Sir Billy Connolly has shared an upsetting update amid his decade-long battle with Parkinson’s disease.
The 80-year-old comedian was diagnosed with the brain disorder - which causes uncontrollable movements, such as shaking, stiffness, and difficulty with coordination - in 2013, Now, he’s given fans an update revealing that he has been struggling to balance as of late, and explained that the “cruel” disease is constantly stopping him from doing things.
Speaking to the Observer, he said: “It’s very difficult to see the progression exactly, because a lot of things come and go. Recently I’ve noticed a deterioration in my balance. That was never such a problem before, but in the last year that has come and it has stayed.
“For some reason, I thought it would go away, because a lot of symptoms have come and gone away, just to defy the symptom spotters. The shaking has reappeared and the inability to get out of certain types of chairs.
“It’s just added to the list of things that hold me back. I feel like I want to go for a walk, but I go for 50 yards and I want to go home, because I’m tired. I’m being encroached upon by this disease. It’s creeping up behind me and stopping me doing things. It’s a cruel disease.”
Billy Connolly and his wife, Pamela Stephenson, have given an update on the comedian's battle with Parkinson's disease. Photo / Getty Images
Connolly - who is being cared for by his wife Pamela Stephenson - went on to describe age as a “weird, nasty surprise” as he realises the things he can no longer do.
He added: “It’s a cunning ploy that awaits you. The surprise is f****** nerve-racking. That suddenly you can’t walk any more. Can’t run. Can’t jump. It’s a weird and nasty surprise.
“I don’t know if we should tell people about it, or just let it be their surprise when they come to it. But I think to prepare for it would be depressing.”
Stephenson has also shared an update on the comedian’s condition telling the Guardian their relationship has changed as a result of her being his carer. They explained that she not only helps him get ready every morning but gives him “lifts everywhere” as he can no longer drive.
Connolly was diagnosed with the disease in 2013 on the exact same day he was diagnosed with prostate cancer. While he was cleared of the cancer later that year following an operation, in 2018, he officially retired from live performances due to his Parkinson’s.
++++++++
→ Task requirements:
**a)** In the article about Billy Connolly, what does Connolly say you suddenly can no longer do when describing age as a surprise? List each one.
**b)** Translate this sentence from the article about Billy Connolly into Spanish: "Recently I've noticed a deterioration in my balance."
**c)** Echo the article about Billy Connolly from "Connolly was diagnosed" to "to his Parkinson’s.".

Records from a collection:
++++++++
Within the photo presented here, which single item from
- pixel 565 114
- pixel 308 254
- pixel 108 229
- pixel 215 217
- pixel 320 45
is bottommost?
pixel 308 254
++++++++
→ Task-by-task answers:
**a)** Walk, run, and jump.

**b)** Recientemente he notado un deterioro en mi equilibrio.

**c)**
Connolly was diagnosed with the disease in 2013 on the exact same day he was diagnosed with prostate cancer. While he was cleared of the cancer later that year following an operation, in 2018, he officially retired from live performances due to his Parkinson’s.